→ Work order 1: In the essay on Vermeer and innovation, what device does Tim Jenison argue Vermeer used to capture light?
→ Work order 2: Repeat the part of the Vermeer essay from "The arch, as" to "large stone support.", word for word.

→ Text section:
Start of Block

Several years ago, I watched a documentary called “Tim’s Vermeer.” For any art lovers out there, the film documents a gentleman (Tim Jenison) who sets out to prove that Johannes Vermeer, the Golden Age Dutch master of light and stillness, did not paint his striking images strictly from his own ocular observation. Instead, Tim argues, Vermeer used a camera obscura, or a similar optical machine, to capture the perfect light for which Vermeer is famed. In the end, Jenison concludes that Vermeer was not blessed with any divine or preternatural ability. He was just a man with the right tools; his inimitable masterpieces reduced to paint-by-numbers.
The notion that art serves no practical purpose and that technology serves no aesthetic master is kind of absurd.
All these years later, I remain disturbed by the suggestion that discovering Vermeer’s technological aids somehow unmasks or reveals the concept of Vermeer: The Great Artist as myth. Truthfully, there is no distinction between creation for the sake of form and creation for the sake of function. Put another way – to create is to innovate, and to innovate is to create. For example, consider 2 architectural innovations: (1) the arch introduced in ancient times from cultures around the world, and (2) the flying buttresses introduced in gothic style cathedrals. Each became a cornerstone of aesthetic design, but were introduced to solve questions of function.
The arch, as an architectural design, solved many practical problems. Arches can carry a much larger load than a mere horizontal beam, thus making them useful for designing an aqueduct, a large edifice or other structures that feature some weight being carried. Further, arches can be created using small, easily carried and hoisted blocks, thus making their construction much easier than if one were to use a large stone support.

End of Block

→ Given data:
Start of Block

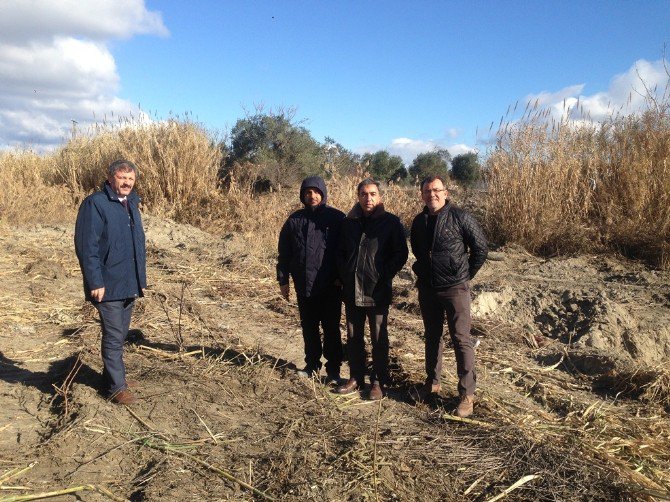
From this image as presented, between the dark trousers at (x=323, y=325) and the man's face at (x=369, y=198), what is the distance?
0.78 m

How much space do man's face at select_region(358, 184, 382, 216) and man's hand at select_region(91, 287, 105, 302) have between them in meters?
2.02

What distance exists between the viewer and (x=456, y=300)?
4141 mm

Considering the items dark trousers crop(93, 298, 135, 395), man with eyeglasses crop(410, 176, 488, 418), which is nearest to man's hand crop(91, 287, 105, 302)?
dark trousers crop(93, 298, 135, 395)

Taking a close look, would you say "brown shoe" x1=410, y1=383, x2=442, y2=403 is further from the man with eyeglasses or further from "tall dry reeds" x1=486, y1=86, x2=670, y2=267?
"tall dry reeds" x1=486, y1=86, x2=670, y2=267

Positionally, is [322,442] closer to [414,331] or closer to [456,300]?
[456,300]

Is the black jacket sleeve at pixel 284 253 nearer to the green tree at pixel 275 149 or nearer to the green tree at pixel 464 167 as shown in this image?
the green tree at pixel 275 149

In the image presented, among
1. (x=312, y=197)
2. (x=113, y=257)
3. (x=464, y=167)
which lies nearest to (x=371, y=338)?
(x=312, y=197)

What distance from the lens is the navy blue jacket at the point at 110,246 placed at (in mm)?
3893

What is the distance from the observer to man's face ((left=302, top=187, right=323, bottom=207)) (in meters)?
4.58

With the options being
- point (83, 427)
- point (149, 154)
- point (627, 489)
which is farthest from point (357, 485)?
point (149, 154)

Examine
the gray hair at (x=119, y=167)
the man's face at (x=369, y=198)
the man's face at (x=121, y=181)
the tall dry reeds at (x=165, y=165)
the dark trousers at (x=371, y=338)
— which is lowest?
the dark trousers at (x=371, y=338)

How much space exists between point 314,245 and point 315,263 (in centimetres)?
15

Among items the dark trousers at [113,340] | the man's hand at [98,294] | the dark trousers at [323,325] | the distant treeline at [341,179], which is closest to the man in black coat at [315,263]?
the dark trousers at [323,325]

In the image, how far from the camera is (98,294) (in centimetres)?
394
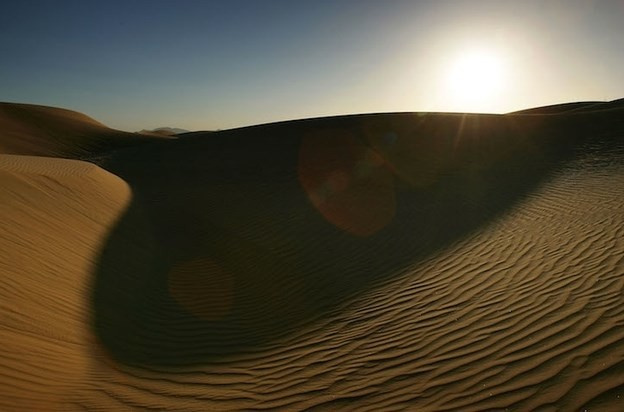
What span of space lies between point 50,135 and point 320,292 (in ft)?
105

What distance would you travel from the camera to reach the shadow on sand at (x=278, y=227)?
5.74 m

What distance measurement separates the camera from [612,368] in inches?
127

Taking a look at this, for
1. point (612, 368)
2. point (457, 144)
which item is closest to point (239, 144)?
point (457, 144)

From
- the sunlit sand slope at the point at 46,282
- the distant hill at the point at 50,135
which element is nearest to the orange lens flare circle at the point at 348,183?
the sunlit sand slope at the point at 46,282

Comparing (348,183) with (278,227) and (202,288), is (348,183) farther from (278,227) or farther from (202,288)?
(202,288)

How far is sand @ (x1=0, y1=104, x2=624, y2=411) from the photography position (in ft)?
12.1

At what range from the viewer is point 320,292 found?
6.48 m

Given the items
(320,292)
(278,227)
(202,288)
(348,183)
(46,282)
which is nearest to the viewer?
(46,282)

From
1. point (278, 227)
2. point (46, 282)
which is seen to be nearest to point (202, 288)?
point (46, 282)

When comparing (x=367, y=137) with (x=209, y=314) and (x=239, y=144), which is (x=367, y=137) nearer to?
(x=239, y=144)

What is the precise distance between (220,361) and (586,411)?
3472mm

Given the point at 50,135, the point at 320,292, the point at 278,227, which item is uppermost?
the point at 50,135

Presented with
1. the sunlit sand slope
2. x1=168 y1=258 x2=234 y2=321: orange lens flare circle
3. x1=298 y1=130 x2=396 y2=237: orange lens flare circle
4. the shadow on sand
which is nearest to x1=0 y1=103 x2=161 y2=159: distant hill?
the shadow on sand

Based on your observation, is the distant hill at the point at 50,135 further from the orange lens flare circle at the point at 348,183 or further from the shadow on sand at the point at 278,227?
the orange lens flare circle at the point at 348,183
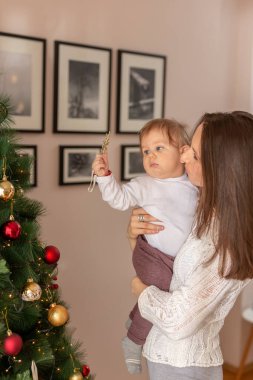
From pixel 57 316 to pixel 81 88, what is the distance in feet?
5.17

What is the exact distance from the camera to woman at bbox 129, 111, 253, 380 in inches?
62.3

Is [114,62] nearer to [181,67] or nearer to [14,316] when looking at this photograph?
[181,67]

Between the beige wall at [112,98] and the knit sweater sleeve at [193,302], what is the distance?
51.0 inches

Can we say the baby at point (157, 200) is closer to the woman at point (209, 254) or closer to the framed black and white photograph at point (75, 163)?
the woman at point (209, 254)

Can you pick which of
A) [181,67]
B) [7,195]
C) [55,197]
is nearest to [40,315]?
[7,195]

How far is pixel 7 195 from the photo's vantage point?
57.9 inches

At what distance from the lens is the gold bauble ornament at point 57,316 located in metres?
1.64

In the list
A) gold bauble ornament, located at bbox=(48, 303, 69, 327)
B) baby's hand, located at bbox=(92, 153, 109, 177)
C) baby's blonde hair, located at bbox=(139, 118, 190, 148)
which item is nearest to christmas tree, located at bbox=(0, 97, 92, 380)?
gold bauble ornament, located at bbox=(48, 303, 69, 327)

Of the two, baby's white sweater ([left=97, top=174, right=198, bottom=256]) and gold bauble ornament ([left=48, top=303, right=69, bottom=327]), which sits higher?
baby's white sweater ([left=97, top=174, right=198, bottom=256])

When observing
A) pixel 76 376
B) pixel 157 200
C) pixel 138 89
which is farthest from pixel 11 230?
pixel 138 89

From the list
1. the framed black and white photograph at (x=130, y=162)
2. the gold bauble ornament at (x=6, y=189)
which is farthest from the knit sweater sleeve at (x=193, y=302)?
the framed black and white photograph at (x=130, y=162)

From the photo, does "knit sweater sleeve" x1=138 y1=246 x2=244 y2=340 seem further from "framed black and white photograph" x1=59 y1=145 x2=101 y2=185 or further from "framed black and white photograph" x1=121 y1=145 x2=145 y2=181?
"framed black and white photograph" x1=121 y1=145 x2=145 y2=181

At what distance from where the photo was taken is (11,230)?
4.80ft

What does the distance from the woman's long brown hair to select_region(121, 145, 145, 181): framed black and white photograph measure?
1.56 meters
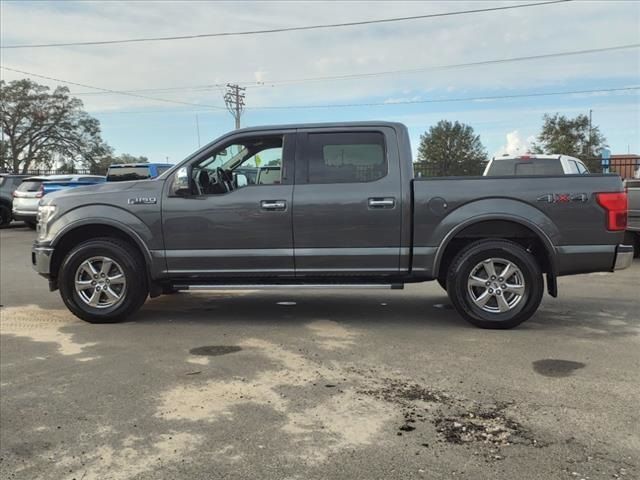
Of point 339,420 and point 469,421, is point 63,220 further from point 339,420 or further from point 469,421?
point 469,421

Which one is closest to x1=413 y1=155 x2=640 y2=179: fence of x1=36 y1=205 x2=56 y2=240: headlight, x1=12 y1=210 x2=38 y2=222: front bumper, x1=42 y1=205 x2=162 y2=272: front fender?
x1=12 y1=210 x2=38 y2=222: front bumper

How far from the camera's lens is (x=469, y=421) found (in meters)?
3.70

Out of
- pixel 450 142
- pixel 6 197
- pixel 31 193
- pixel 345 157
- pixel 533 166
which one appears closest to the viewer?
pixel 345 157

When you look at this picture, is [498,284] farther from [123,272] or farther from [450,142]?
[450,142]

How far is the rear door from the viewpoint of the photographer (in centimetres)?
589

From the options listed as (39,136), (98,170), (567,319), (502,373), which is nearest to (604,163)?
(567,319)

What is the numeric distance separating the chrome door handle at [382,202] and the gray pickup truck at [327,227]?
22 mm

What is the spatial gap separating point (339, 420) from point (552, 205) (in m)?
3.23

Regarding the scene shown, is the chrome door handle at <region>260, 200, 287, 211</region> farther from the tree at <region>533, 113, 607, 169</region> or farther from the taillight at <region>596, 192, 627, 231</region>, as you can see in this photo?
the tree at <region>533, 113, 607, 169</region>

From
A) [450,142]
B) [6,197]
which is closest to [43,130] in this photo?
[6,197]

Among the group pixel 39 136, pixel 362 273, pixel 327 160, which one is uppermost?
pixel 39 136

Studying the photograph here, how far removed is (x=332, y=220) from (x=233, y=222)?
1.01 meters

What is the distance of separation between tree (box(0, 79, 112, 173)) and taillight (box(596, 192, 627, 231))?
53895mm

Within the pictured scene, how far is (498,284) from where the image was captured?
5.84 meters
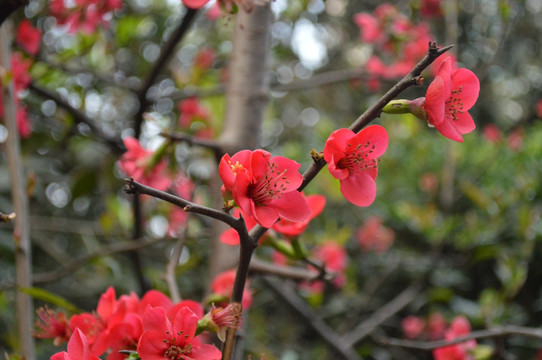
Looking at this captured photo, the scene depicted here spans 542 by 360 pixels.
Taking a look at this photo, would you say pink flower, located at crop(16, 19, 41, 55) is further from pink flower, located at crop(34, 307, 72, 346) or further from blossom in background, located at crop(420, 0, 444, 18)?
blossom in background, located at crop(420, 0, 444, 18)

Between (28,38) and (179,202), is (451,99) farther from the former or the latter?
(28,38)

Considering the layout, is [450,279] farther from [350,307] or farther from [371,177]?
[371,177]

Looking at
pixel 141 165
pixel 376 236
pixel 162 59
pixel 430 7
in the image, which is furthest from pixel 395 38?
pixel 141 165

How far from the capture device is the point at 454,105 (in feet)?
1.56

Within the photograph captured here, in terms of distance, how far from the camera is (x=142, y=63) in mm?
1713

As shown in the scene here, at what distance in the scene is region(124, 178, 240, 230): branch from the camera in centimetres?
33

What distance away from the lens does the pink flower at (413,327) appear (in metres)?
1.47

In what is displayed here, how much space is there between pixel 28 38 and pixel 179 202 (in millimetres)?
1203

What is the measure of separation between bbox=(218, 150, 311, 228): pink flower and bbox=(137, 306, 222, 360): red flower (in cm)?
11

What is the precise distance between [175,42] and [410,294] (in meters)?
1.06

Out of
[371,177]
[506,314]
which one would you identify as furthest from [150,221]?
[371,177]

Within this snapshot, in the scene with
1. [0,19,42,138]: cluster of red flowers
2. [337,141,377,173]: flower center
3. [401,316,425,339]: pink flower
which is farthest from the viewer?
[401,316,425,339]: pink flower

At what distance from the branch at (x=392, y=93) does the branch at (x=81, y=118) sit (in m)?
0.87

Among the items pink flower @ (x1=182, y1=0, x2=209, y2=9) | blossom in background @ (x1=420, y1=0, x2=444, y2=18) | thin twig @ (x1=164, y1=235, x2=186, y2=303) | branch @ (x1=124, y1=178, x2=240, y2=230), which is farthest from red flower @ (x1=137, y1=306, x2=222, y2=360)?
blossom in background @ (x1=420, y1=0, x2=444, y2=18)
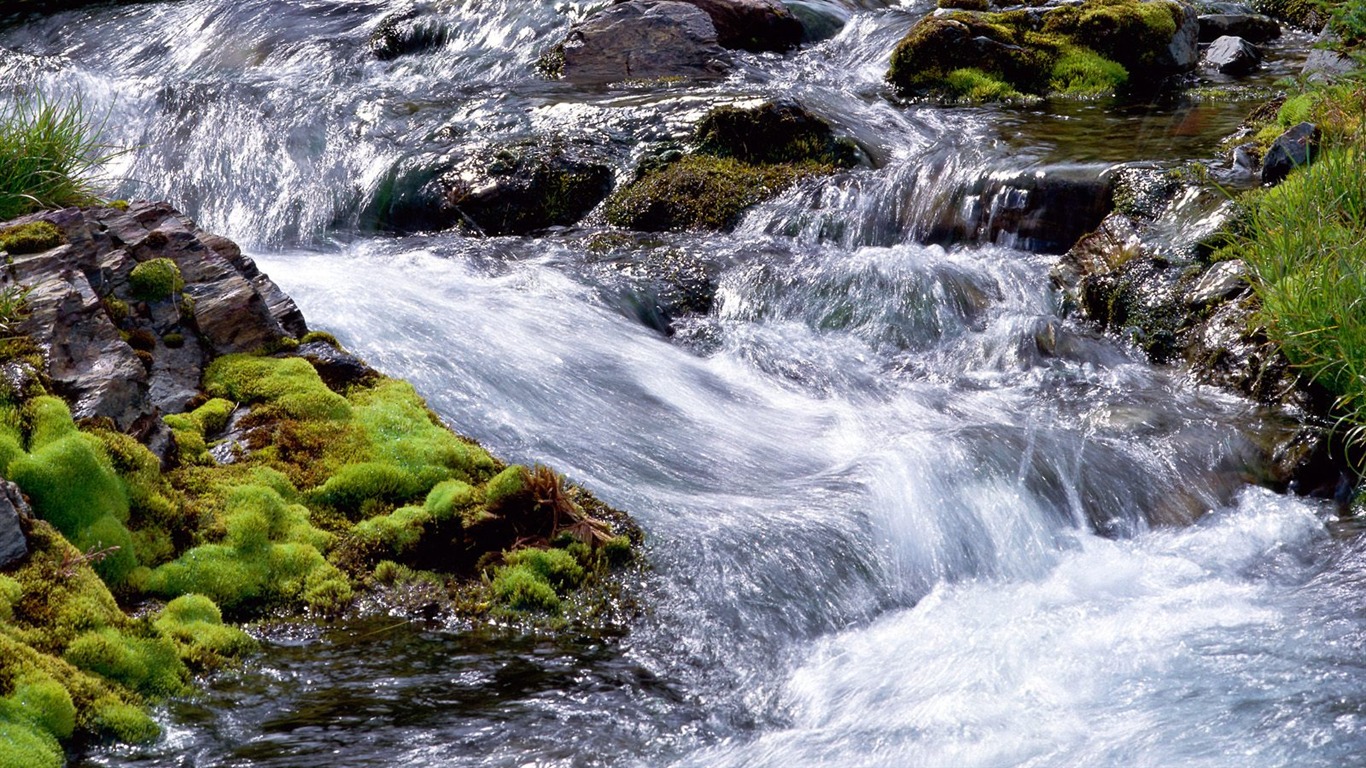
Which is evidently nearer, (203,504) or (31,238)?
(203,504)

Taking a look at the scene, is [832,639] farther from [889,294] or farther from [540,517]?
[889,294]

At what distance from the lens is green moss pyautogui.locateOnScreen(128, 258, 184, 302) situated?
23.9 feet

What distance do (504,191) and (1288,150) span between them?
7.77m

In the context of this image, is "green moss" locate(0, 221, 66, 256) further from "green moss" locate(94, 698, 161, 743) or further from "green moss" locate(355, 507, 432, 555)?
"green moss" locate(94, 698, 161, 743)

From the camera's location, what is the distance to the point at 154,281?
7.32 m

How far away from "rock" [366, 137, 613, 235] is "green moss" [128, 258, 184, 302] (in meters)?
5.47

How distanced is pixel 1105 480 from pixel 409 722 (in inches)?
197

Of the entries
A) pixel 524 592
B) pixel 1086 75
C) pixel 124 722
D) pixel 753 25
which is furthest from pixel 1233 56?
pixel 124 722

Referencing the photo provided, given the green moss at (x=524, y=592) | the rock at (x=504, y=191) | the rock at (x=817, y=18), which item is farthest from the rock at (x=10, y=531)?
the rock at (x=817, y=18)

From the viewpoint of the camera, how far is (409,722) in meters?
4.82

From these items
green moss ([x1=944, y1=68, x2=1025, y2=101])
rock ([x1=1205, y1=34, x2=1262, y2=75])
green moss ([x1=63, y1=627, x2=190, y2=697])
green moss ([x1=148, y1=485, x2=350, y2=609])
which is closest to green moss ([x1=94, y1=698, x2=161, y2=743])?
green moss ([x1=63, y1=627, x2=190, y2=697])

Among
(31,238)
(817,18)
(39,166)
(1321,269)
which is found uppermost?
(39,166)

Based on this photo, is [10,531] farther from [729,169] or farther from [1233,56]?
[1233,56]

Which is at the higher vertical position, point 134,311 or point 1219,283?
point 134,311
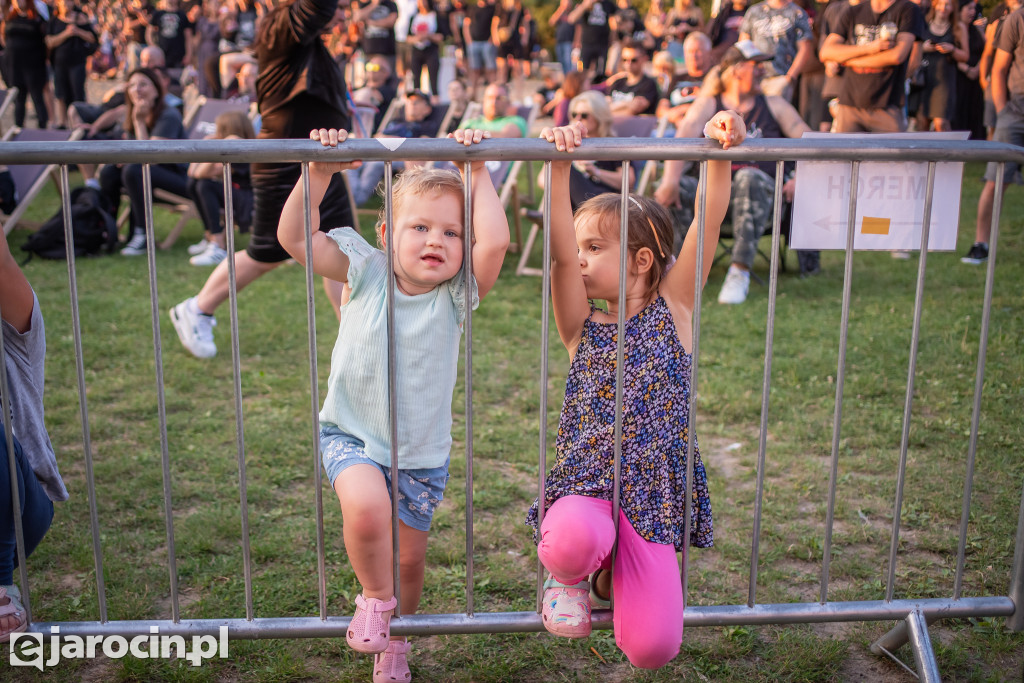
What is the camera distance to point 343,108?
5.06 meters

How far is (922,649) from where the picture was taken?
2.42 meters

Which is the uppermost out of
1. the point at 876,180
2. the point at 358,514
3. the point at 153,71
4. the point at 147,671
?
the point at 153,71

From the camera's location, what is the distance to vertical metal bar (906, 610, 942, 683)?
239 cm

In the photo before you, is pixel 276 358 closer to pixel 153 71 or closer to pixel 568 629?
pixel 568 629

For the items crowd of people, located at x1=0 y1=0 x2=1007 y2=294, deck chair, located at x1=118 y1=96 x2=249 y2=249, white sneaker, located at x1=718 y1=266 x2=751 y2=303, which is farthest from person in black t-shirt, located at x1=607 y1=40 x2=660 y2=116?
deck chair, located at x1=118 y1=96 x2=249 y2=249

End of Block

→ Worked solution 1: A camera obscura, or a similar optical machine.

→ Worked solution 2:
The arch, as an architectural design, solved many practical problems. Arches can carry a much larger load than a mere horizontal beam, thus making them useful for designing an aqueduct, a large edifice or other structures that feature some weight being carried. Further, arches can be created using small, easily carried and hoisted blocks, thus making their construction much easier than if one were to use a large stone support.